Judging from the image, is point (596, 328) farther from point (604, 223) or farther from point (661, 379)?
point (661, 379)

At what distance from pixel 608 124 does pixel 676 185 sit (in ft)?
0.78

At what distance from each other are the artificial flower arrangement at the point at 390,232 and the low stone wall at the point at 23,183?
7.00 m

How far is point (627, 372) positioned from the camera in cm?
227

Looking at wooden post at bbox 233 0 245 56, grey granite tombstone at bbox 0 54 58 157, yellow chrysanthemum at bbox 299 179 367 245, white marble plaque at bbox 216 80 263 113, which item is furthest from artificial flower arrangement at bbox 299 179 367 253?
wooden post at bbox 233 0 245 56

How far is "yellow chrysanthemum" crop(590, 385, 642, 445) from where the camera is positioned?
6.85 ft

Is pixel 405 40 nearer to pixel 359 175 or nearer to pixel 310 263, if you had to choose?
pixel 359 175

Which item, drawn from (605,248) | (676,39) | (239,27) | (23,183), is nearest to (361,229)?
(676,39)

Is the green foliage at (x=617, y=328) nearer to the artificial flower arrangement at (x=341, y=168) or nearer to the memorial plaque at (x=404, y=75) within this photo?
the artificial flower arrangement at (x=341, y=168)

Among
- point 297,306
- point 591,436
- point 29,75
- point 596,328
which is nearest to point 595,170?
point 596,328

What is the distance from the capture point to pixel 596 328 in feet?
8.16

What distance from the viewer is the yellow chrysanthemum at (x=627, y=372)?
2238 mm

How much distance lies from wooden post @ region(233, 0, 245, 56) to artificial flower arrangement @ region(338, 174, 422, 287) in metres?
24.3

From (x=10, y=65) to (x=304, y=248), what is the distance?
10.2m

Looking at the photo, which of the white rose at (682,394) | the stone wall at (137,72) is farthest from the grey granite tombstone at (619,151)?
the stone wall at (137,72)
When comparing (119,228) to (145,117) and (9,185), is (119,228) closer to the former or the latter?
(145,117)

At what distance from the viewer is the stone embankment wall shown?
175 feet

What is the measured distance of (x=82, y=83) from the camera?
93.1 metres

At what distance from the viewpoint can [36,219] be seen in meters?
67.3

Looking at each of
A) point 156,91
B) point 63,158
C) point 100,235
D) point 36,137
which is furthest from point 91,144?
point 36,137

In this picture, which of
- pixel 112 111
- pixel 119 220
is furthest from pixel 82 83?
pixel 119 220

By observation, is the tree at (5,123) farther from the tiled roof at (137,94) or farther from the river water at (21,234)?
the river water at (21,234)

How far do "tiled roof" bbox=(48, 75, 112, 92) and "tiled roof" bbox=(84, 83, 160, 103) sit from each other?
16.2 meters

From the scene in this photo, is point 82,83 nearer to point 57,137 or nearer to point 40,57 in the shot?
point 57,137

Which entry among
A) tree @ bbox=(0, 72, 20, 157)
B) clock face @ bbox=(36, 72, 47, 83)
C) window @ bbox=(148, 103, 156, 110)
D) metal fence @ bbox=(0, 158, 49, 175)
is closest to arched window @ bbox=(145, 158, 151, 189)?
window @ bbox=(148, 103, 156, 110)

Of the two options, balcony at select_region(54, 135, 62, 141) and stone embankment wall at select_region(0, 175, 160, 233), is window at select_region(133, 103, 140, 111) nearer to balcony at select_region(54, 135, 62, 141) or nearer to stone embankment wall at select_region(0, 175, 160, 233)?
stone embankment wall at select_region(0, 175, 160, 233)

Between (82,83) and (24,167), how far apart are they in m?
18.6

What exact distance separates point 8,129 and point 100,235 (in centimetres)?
··········
### [Your goal]
Please turn the lines of the records, starting at the line that contains "Which entry among" and ending at the last line of the records, into a JSON list of strings, one string per line and blank lines omitted.

### [Task output]
[
  "Which entry among",
  "A) tree @ bbox=(0, 72, 20, 157)",
  "B) clock face @ bbox=(36, 72, 47, 83)",
  "C) window @ bbox=(148, 103, 156, 110)",
  "D) metal fence @ bbox=(0, 158, 49, 175)",
  "is closest to arched window @ bbox=(145, 158, 151, 189)?",
  "window @ bbox=(148, 103, 156, 110)",
  "Of the two options, balcony at select_region(54, 135, 62, 141) and stone embankment wall at select_region(0, 175, 160, 233), is window at select_region(133, 103, 140, 111) nearer to balcony at select_region(54, 135, 62, 141) or nearer to stone embankment wall at select_region(0, 175, 160, 233)?",
  "stone embankment wall at select_region(0, 175, 160, 233)",
  "Between (82,83) and (24,167), how far apart are they in m?",
  "18.6",
  "What exact distance separates point 8,129 and point 100,235 (in centimetres)?"
]